Security officers have confronted protesters with mass arrests, bullets and batons. Amnesty International said that it had confirmed at least 52 deaths, but the numbers are most likely much higher, with hundreds wounded and thousands arrested.
President Ebrahim Raisi, an ultraconservative cleric, addressed the unrest on television late Wednesday, accusing protesters of misusing Ms. Amini’s death to destabilize Iran..
“We have to separate between rightful protest and riots,” he said, adding that the Islamic Republic’s “red line is the lives of the people and their properties.”
At least 19 journalists have been detained across the country since the protests began, according to Reporters Without Borders.
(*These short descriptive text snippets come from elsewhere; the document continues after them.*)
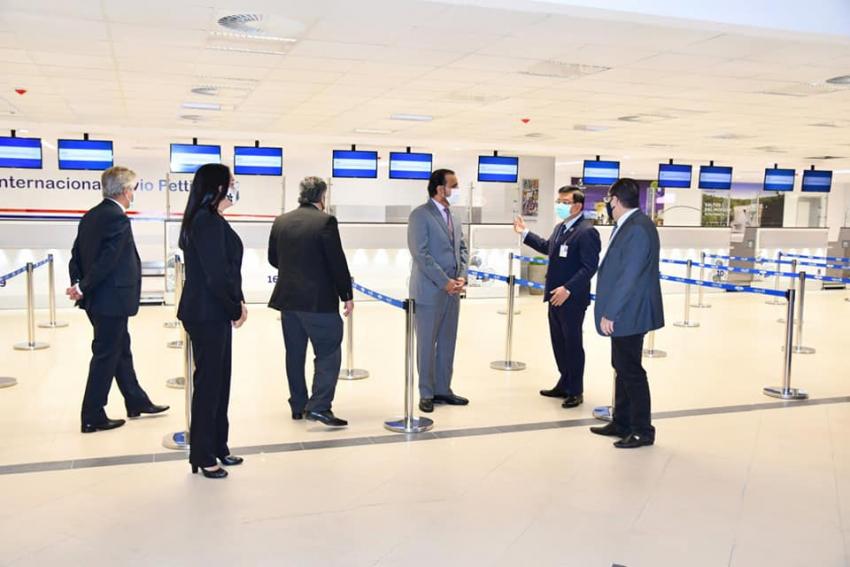 Visita del Señor Ministro Plenipotenciario, Encargado de Negocios de Qatar, Saeed Al-Marri al Aeropuerto Internacional Silvio Pettirossi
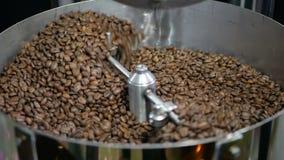 De fabriek van koffiebonen het mengen zich stock videobeelden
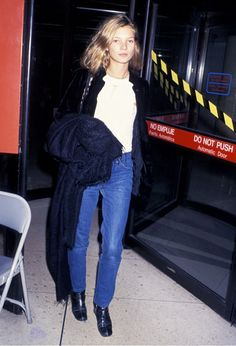 Kate Moss rocking the ultimate '90s simplicity in 1994 // #Celebrity #Throwback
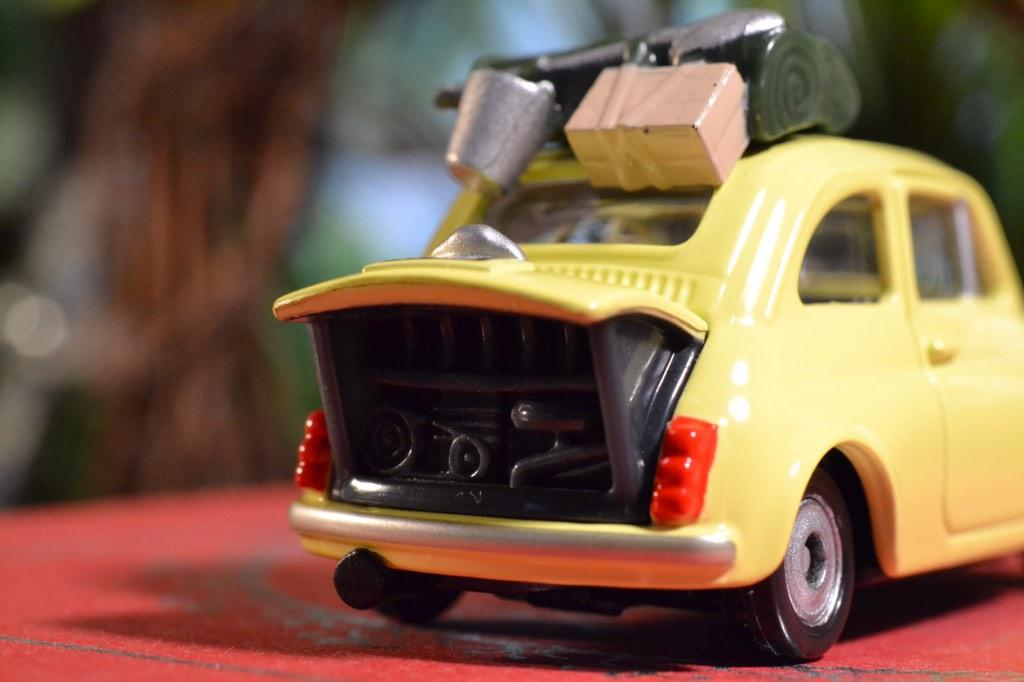 【ブログ更新しました】トミカから あのルパン三世『カリオストロの城』FIAT500 が出てたのでつい買ってしまった。 http://t.co/aWAinfqyhG http://t.co/eGSSarKrRr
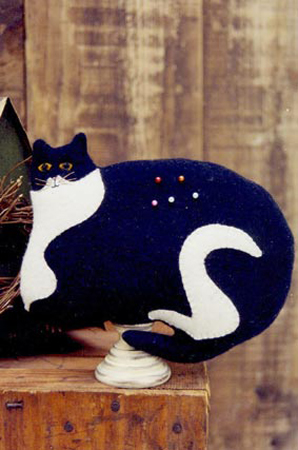"""SPADE"" (Jellicle Cat) WOOL PIN CUSHION"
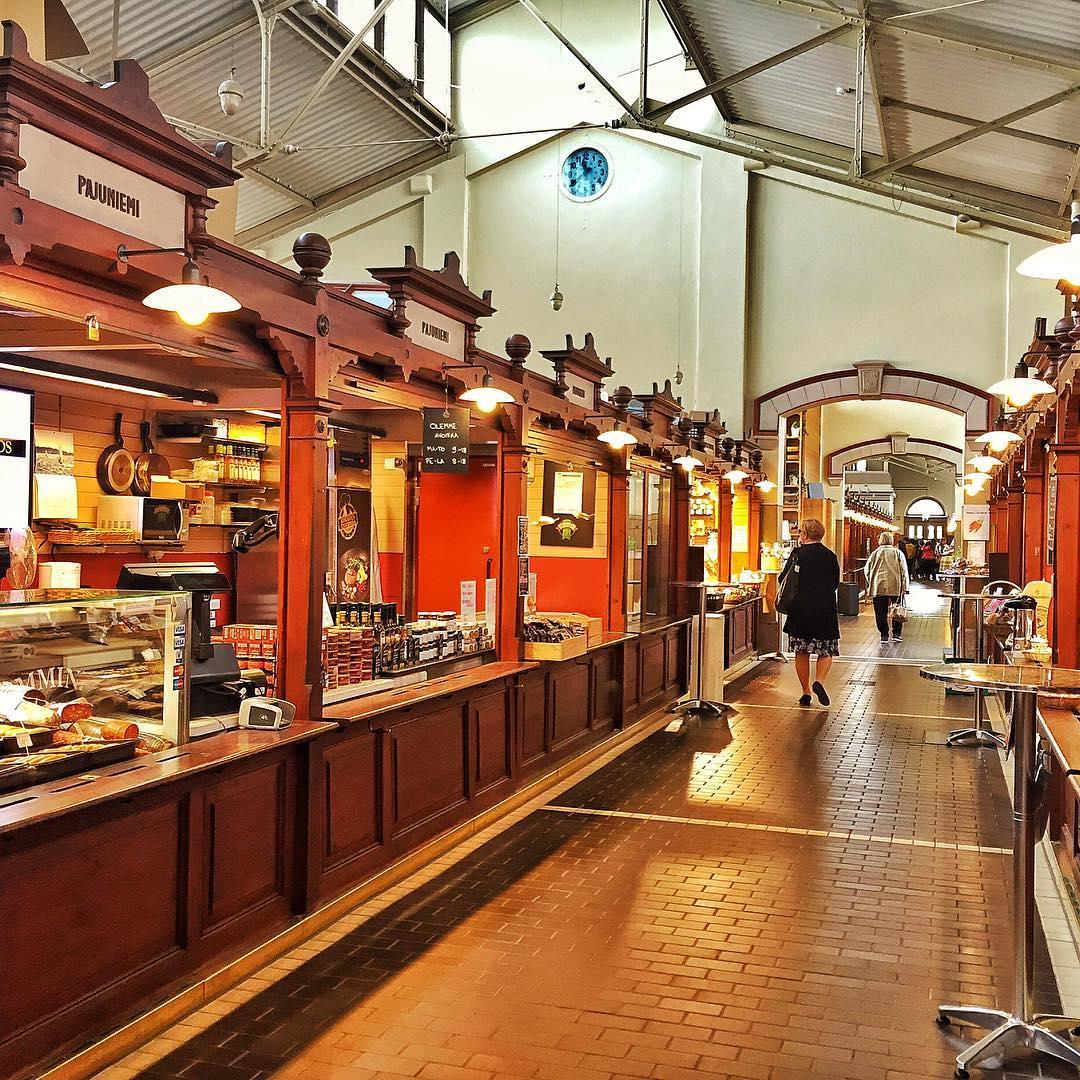 Mercado viejo cubierto en el centro de Helsinki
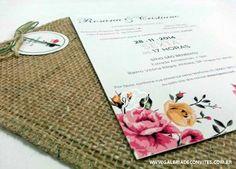 Convite de casamento vintage com envelope de juta.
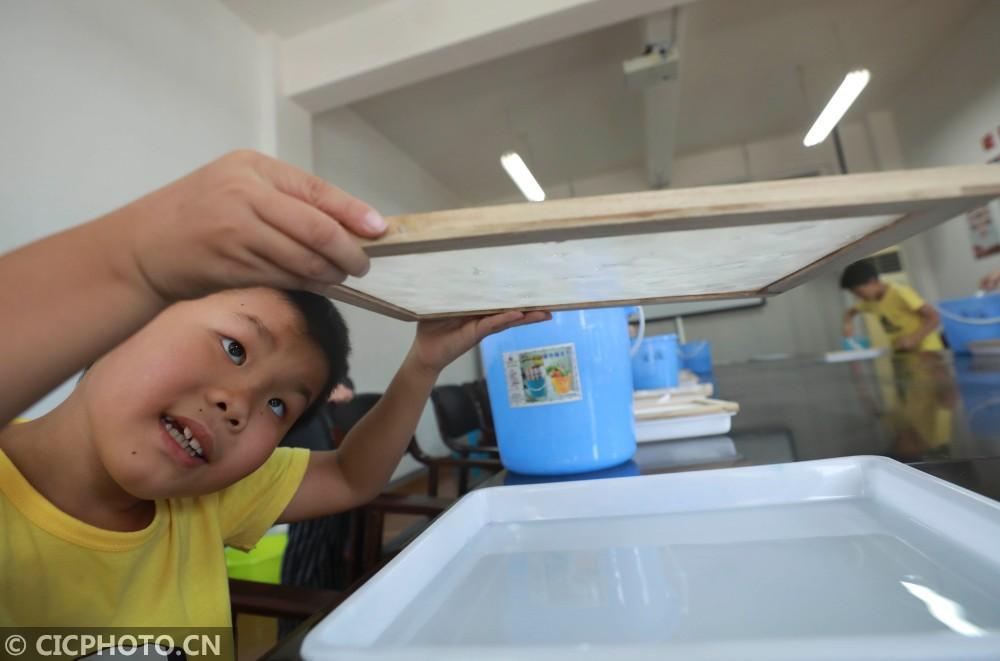 浙江舟山:体验古法造纸 感受传统文化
Faezeh Hashemi, the daughter of former President Ali Akbar Hashemi Rafsanjani and one of Iran’s most prominent reformist politicians, was arrested at a demonstration in Tehran this week, according to state media.
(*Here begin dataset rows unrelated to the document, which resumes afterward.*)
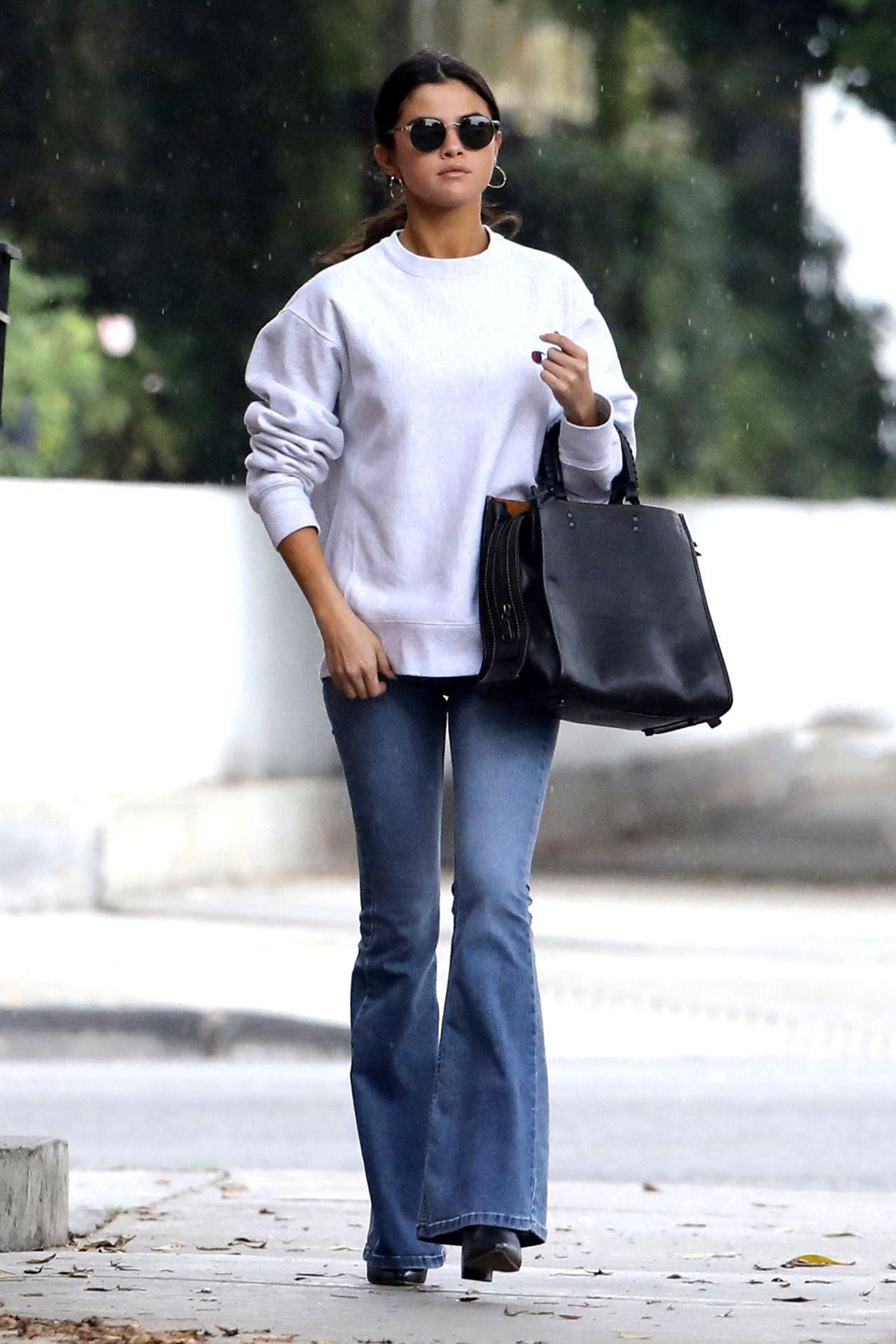 Predownload: Selena Gomez News Photo Fashion Selena Gomez Outfits Selena Gomez Street Style [ 1920 x 1280 Pixel ]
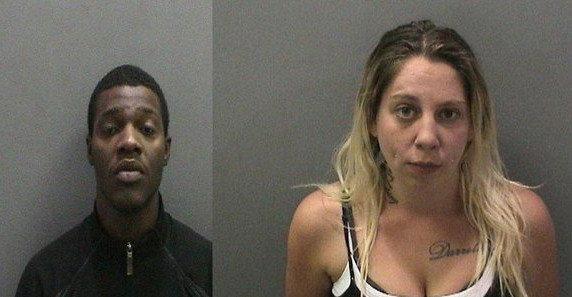Dejon Pierre Moore, à gauche, et Jennifer Kaye Moeggenberg sont deux des trois personnes qui ont été accusées dans un cas présumé de trafic d'êtres humains.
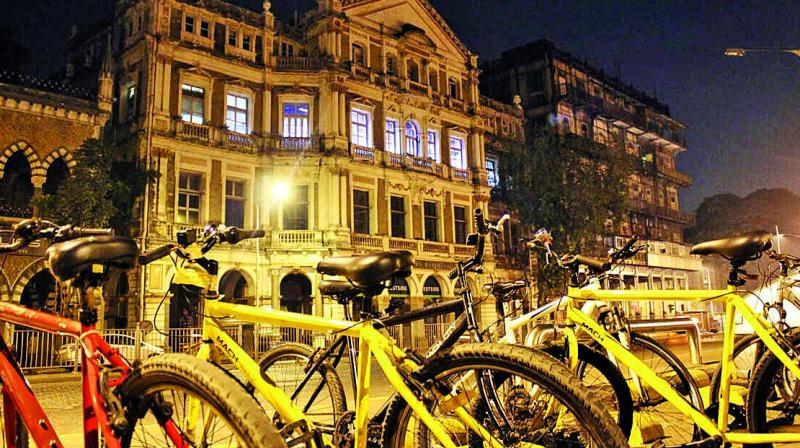 Kruti Dalal goes on a 7-hour cycle ride around South Mumbai with Reality Tours.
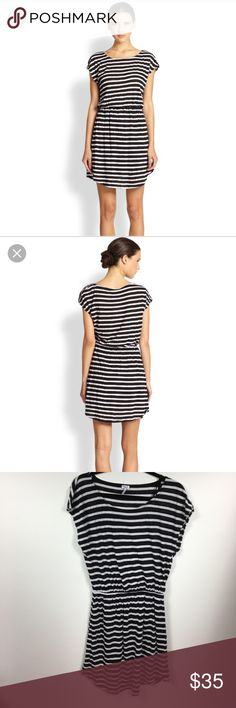 🆕Splendid>striped blouson dress NWOT Black and white striped blouson style dress by Splendid. Fully lined. Elastic waist. Poly, cotton, modal blend. Dolman style sleeves. TTS. Minor pilling throughout from washing, never worn. Splendid Dresses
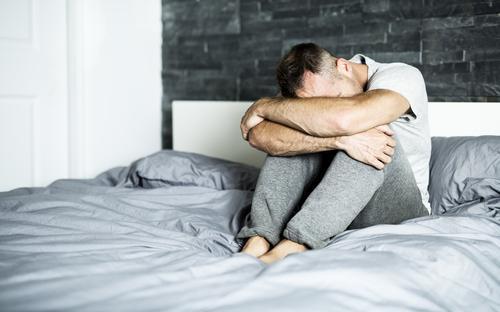 Enligt uppskattningar drabbas runt 5 procent av alla män*, de flesta mellan 40 och 55 år, av Peyronies sjukdom.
Sanam Vakil, deputy director of the Middle East program at Chatham House, a British research institute, said that the government’s tactics were clear. “The immediate goal is getting people off the streets and back into their homes, which optically and symbolically will show that the state is reasserting this authority,” she said.
“But without any meaningful concessions or outreach to those protesting, grievances are going to continue to fester,” she added, noting that future protests would be inevitable.
Since his election last year, Mr. Raisi has doubled down on enforcing the hijab law, unlike his predecessor, Hassan Rouhani, a moderate who had eased the presence of the morality police.